Stored records:
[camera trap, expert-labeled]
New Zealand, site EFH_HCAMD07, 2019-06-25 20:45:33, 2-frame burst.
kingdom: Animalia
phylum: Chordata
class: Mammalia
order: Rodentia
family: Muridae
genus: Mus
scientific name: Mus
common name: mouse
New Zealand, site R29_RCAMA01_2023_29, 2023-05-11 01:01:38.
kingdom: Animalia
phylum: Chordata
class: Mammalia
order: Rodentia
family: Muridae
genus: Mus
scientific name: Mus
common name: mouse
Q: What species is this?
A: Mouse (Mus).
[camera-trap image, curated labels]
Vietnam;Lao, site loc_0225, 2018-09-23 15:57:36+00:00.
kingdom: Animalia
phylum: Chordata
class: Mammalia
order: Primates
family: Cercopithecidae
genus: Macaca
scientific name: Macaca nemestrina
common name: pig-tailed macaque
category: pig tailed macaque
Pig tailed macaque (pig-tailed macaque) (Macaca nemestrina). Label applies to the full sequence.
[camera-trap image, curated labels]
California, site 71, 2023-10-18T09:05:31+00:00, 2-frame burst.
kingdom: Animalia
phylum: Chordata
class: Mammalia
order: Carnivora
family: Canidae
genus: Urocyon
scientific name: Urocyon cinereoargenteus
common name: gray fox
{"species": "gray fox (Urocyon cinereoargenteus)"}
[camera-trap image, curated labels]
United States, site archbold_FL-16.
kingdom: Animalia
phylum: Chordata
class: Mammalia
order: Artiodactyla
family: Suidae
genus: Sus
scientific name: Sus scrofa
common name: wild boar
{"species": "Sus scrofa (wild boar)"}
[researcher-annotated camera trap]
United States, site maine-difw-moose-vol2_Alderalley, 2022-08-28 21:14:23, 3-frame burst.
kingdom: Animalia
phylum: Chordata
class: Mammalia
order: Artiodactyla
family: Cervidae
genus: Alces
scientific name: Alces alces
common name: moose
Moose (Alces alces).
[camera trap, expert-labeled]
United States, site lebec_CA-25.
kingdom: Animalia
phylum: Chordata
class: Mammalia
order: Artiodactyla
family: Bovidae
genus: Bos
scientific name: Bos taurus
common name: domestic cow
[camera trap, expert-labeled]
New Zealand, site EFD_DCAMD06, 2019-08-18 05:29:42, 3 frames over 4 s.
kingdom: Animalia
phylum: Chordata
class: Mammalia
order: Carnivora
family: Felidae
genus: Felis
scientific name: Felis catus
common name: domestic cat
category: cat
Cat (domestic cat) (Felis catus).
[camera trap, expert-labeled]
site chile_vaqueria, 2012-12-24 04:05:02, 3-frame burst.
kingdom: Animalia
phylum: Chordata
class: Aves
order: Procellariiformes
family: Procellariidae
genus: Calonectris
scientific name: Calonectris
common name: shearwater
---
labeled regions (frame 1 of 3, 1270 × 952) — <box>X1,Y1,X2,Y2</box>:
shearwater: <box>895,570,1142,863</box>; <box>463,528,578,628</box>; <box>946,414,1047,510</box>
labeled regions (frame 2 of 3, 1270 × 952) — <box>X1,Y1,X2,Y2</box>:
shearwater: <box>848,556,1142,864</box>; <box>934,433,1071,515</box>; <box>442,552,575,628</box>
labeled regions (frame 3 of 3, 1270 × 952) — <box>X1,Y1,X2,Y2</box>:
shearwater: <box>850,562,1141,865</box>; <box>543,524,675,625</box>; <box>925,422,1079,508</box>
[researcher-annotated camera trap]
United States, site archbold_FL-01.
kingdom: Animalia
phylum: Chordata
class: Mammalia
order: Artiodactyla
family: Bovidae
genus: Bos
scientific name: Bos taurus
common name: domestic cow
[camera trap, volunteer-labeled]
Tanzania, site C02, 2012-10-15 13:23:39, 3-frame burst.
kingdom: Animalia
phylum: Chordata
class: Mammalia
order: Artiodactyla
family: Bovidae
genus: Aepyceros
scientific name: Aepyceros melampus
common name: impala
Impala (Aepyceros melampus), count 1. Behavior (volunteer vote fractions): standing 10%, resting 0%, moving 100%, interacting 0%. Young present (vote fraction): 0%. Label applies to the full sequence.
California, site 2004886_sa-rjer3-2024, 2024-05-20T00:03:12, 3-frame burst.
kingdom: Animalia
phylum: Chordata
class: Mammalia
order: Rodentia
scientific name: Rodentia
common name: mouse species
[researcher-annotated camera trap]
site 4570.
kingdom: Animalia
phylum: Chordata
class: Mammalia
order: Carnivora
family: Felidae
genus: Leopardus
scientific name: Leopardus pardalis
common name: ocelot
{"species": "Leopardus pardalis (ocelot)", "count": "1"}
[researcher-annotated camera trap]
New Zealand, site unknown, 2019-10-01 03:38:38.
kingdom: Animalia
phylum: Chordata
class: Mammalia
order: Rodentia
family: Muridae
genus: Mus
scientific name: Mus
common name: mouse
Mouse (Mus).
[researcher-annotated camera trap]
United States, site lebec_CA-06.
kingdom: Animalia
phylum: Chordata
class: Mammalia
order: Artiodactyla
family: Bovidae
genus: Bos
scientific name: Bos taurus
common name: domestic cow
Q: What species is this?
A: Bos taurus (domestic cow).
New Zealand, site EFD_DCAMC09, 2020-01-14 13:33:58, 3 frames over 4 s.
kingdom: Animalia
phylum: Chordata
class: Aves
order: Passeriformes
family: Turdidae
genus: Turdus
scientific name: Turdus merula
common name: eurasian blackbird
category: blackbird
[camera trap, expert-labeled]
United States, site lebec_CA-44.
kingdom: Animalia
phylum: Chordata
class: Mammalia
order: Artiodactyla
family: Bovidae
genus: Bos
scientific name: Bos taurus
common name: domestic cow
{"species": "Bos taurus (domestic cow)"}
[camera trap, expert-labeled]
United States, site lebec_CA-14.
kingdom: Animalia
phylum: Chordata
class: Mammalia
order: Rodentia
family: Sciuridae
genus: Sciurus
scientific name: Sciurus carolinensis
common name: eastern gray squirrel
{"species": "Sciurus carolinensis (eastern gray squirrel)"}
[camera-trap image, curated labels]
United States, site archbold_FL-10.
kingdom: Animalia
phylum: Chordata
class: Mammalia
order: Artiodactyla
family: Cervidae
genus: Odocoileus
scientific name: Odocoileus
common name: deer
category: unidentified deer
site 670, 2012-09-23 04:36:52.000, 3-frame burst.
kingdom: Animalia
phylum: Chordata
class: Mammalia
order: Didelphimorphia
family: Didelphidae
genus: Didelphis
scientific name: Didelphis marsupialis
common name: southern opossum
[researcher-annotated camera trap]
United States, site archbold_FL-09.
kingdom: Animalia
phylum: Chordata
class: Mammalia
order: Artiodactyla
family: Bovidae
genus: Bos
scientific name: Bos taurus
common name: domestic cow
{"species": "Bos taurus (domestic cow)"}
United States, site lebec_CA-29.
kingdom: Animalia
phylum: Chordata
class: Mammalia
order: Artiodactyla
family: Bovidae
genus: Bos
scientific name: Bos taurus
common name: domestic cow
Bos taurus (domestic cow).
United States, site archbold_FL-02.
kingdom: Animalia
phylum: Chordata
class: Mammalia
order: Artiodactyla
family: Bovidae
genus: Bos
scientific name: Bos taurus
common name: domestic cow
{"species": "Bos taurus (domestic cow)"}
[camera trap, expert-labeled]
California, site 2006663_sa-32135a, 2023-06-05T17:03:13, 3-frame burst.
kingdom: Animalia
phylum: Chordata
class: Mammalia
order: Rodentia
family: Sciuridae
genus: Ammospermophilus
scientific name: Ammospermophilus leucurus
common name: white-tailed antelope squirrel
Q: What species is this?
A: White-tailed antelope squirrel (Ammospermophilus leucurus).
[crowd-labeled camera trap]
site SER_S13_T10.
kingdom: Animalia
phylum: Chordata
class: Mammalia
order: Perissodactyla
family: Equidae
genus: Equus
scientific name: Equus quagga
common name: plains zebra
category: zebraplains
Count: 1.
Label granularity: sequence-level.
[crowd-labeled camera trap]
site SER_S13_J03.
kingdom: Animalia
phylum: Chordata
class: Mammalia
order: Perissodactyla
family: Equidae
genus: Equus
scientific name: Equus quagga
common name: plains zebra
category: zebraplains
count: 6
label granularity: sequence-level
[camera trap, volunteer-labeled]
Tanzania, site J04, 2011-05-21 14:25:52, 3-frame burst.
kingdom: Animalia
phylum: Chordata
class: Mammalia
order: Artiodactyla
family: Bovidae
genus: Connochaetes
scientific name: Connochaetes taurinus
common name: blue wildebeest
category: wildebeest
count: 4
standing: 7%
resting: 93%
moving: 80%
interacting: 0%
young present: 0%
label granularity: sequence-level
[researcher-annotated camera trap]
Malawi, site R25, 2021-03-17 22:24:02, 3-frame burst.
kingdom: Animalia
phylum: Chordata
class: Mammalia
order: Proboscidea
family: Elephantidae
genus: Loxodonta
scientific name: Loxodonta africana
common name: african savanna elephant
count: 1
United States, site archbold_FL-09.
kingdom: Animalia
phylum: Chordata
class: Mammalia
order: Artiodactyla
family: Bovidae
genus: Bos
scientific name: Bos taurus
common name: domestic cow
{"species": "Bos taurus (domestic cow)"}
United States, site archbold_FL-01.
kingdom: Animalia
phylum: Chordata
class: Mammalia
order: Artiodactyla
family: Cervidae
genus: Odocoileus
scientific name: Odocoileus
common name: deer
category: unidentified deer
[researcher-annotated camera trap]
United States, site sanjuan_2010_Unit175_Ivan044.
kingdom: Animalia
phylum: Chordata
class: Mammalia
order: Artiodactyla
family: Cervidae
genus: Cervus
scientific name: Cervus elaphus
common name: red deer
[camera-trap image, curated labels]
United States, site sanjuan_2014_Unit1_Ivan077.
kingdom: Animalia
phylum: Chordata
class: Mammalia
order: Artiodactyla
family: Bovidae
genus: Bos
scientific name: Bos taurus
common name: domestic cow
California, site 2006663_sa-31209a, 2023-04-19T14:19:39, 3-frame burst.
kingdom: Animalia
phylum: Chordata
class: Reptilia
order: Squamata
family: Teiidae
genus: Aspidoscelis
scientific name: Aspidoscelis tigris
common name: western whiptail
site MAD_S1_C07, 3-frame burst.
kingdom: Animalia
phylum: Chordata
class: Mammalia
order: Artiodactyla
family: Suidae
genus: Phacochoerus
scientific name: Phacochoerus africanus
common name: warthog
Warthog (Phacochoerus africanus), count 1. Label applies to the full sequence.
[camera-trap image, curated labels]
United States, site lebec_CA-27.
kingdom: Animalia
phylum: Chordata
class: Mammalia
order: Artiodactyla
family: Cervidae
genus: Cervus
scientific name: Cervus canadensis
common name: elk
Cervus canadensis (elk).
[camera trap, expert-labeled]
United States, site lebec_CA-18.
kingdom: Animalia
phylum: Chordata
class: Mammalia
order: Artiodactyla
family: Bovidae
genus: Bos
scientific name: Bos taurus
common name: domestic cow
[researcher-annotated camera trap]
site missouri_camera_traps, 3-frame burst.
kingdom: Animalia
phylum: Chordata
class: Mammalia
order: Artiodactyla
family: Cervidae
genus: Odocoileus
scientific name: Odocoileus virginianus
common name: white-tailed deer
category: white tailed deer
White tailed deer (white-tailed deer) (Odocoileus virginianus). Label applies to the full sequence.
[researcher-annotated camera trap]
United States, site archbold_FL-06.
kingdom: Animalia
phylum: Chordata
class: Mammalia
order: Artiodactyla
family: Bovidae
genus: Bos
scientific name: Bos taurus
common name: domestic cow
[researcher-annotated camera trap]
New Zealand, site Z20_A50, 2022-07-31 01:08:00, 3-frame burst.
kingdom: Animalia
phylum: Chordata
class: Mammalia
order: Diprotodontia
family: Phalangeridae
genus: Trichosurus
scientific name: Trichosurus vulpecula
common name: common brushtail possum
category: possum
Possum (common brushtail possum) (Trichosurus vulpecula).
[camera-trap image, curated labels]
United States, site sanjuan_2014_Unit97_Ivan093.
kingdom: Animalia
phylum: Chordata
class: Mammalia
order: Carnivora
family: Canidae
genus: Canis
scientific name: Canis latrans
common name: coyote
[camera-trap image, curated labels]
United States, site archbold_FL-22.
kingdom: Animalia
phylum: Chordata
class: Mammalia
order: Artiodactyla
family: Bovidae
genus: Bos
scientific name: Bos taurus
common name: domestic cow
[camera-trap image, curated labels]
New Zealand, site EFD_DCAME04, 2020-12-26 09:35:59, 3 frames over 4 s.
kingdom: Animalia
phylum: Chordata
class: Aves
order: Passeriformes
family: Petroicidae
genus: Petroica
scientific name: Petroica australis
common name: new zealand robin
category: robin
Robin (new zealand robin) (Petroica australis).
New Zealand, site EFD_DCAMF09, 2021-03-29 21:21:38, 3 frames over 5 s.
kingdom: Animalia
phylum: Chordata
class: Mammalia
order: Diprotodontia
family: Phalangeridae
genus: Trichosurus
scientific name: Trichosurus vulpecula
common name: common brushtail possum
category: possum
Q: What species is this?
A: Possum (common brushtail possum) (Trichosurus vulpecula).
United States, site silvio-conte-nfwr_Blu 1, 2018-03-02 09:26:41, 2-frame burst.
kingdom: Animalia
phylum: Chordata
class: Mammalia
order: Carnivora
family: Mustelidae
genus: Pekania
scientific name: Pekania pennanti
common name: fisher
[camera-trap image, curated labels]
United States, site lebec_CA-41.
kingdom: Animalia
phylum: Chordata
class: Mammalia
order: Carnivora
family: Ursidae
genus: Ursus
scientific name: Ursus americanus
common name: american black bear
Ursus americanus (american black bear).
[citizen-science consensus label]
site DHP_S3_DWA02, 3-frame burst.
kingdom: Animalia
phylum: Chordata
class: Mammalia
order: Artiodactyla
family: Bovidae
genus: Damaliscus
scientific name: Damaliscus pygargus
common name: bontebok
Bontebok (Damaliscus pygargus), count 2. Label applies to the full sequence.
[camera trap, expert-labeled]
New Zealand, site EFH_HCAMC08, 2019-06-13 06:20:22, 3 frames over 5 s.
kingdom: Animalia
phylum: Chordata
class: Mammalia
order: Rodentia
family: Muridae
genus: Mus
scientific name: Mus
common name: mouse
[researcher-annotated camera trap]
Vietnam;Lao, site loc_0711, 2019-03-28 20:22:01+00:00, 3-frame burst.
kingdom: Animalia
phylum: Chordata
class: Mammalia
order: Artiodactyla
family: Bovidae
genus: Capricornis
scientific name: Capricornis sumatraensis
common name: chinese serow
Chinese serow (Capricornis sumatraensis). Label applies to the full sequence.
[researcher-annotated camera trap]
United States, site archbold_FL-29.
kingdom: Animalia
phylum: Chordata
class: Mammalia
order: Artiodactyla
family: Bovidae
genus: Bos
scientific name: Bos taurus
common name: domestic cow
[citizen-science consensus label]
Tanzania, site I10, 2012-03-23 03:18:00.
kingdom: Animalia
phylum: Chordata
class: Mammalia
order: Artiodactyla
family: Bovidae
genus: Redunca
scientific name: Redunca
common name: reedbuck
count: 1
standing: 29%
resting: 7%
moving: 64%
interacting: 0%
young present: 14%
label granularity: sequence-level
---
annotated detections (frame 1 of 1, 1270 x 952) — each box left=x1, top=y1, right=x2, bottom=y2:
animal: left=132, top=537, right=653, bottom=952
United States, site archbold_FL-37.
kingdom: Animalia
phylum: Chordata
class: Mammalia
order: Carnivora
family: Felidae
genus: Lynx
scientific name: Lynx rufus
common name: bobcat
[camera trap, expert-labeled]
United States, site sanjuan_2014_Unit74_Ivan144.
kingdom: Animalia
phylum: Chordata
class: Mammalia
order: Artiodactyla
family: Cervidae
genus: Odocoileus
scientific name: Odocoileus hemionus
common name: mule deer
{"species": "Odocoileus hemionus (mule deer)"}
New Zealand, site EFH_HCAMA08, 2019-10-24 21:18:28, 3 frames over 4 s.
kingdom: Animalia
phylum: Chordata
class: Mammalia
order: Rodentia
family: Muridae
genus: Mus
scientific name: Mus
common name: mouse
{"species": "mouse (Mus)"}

Exercise brief: What is needed is a verbatim copy of every line in the records above from the one containing "scientific name: Rodentia" down to the one containing "scientific name: Turdus merula", both included, and nothing more.

Solution to the problem:
scientific name: Rodentia
common name: mouse species
[researcher-annotated camera trap]
site 4570.
kingdom: Animalia
phylum: Chordata
class: Mammalia
order: Carnivora
family: Felidae
genus: Leopardus
scientific name: Leopardus pardalis
common name: ocelot
{"species": "Leopardus pardalis (ocelot)", "count": "1"}
[researcher-annotated camera trap]
New Zealand, site unknown, 2019-10-01 03:38:38.
kingdom: Animalia
phylum: Chordata
class: Mammalia
order: Rodentia
family: Muridae
genus: Mus
scientific name: Mus
common name: mouse
Mouse (Mus).
[researcher-annotated camera trap]
United States, site lebec_CA-06.
kingdom: Animalia
phylum: Chordata
class: Mammalia
order: Artiodactyla
family: Bovidae
genus: Bos
scientific name: Bos taurus
common name: domestic cow
Q: What species is this?
A: Bos taurus (domestic cow).
New Zealand, site EFD_DCAMC09, 2020-01-14 13:33:58, 3 frames over 4 s.
kingdom: Animalia
phylum: Chordata
class: Aves
order: Passeriformes
family: Turdidae
genus: Turdus
scientific name: Turdus merula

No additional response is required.